Release 10.1A: OpenEdge Getting Started:
Application and Integration Services
Services and service-oriented architecture
Exactly what a service is and what it does depends very much on the particular application problem that it solves and the environment in which the service is deployed. It also depends on how accessible and available the service happens to be to potential clients that might make use of it in that deployment environment. Typically, service accessibility and availability depends on the network interfaces that it supports within its environment, which could be anything from a small local area network (LAN) to a global wide-area network (WAN). Services might support protocols limited to an intranet or support the widest possible available protocols on the Internet.
Interaction with a service
In any case, a client typically uses a service by:
- Identifying a problem to be solved.
- Locating a service to solve that problem.
- Establishing a relationship (connection or binding) to the service that it locates.
- Invoking one or more requests on the service designed to help solve the problem.
- Terminating the relationship with (disconnecting or unbinding from) the service.
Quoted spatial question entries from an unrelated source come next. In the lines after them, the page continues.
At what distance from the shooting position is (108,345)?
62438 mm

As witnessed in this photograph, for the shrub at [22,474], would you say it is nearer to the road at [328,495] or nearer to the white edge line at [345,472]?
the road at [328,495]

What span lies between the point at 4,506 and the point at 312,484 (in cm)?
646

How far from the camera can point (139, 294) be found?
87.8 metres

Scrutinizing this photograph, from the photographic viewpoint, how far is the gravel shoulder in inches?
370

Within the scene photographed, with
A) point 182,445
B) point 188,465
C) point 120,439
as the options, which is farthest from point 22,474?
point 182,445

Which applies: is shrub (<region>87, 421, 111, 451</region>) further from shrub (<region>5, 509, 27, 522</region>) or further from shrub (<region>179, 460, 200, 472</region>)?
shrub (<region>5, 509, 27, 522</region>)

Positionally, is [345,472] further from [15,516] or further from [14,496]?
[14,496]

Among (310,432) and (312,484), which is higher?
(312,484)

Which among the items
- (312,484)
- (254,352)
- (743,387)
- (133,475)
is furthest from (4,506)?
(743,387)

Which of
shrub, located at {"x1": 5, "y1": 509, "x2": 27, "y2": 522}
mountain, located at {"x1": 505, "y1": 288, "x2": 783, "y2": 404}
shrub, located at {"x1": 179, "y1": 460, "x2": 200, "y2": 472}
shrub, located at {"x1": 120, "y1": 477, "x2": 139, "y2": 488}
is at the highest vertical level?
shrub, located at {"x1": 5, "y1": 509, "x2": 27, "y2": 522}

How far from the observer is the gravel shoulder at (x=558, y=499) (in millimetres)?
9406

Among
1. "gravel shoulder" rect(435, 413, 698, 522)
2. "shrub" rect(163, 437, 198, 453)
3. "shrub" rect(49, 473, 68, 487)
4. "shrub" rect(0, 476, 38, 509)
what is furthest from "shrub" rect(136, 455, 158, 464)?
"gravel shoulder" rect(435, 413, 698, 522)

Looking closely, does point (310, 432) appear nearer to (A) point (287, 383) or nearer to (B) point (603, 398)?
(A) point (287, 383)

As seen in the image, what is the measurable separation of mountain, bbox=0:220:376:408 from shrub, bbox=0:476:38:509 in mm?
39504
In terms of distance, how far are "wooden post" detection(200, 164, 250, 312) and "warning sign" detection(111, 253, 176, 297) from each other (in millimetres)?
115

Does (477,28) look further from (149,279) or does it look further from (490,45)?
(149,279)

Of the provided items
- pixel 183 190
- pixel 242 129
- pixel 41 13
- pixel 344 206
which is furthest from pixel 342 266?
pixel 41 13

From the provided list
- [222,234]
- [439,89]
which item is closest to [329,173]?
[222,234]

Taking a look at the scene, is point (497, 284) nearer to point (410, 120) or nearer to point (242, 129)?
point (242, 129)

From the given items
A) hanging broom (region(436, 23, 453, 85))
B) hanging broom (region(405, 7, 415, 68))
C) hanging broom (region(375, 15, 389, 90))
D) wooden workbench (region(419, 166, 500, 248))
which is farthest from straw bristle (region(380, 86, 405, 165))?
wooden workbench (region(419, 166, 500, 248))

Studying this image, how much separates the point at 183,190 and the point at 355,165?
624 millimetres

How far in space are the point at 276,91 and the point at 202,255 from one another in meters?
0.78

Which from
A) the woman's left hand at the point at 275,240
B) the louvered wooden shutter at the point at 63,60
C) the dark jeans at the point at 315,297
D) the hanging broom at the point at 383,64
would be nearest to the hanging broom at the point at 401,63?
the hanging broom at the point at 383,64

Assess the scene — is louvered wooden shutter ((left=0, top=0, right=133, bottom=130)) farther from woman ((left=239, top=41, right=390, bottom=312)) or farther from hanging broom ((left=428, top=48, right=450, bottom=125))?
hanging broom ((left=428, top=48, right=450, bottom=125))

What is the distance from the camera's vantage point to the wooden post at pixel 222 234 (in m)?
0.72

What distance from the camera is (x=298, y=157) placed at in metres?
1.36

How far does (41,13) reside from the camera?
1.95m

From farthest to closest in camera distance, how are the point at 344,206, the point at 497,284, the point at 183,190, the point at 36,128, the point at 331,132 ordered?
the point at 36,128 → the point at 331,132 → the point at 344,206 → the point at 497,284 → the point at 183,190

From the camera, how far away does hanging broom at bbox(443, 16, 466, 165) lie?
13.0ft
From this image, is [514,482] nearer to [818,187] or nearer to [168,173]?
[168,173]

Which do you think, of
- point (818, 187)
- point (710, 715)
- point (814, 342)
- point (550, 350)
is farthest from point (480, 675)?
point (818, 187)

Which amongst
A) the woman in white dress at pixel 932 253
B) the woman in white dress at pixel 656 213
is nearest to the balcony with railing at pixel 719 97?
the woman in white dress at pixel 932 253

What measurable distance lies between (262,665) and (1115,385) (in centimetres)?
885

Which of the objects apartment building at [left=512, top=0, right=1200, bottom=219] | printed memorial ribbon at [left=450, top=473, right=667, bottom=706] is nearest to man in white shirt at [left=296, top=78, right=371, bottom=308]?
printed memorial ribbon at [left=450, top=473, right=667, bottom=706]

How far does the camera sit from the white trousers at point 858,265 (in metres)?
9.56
An example of a service might be an inventory service that supports various requests to query, update, and otherwise manage a particular inventory, or even a range of inventories, depending on the generality of the inventory function.
Services—The basis for SOA
A key advantage of services is that they can be used as the basis for developing a service-oriented architecture (SOA). An SOA is an application development, deployment, and management infrastructure whereby the major functions of the application are delivered as services. Development occurs using service-based development tools, and deployment and management infrastructure is focused on deploying and managing business functions as services.
IT environments typically use services for two basic purposes:
- To encapsulate business functionality that can be re-used to solve the same problem in more than one application context. An example of this might be a single calendar service that can be accessed by a strategic planning system, a project scheduling system, and an airline reservation system.
- To allow the features of one application domain to be accessible and usable by another application domain—that is, to integrate multiple application domains into what is effectively a single system. A typical situation for this type of service involve two businesses, where one has acquired the other. In this situation, the service might allow inventory and accounting for the acquired business to be accessed and managed from the inventory and accounting systems of the business that has acquired it.
Thus those services that facilitate solutions to particular application problems, such as a calendar service, fall into the category of application services. Those services that address the problem of integrating separate applications into a larger application infrastructure, such as joining the accounting systems of two separate businesses, fall into the category of integration services. OpenEdge provides products and components that support both categories of service in the development of an SOA.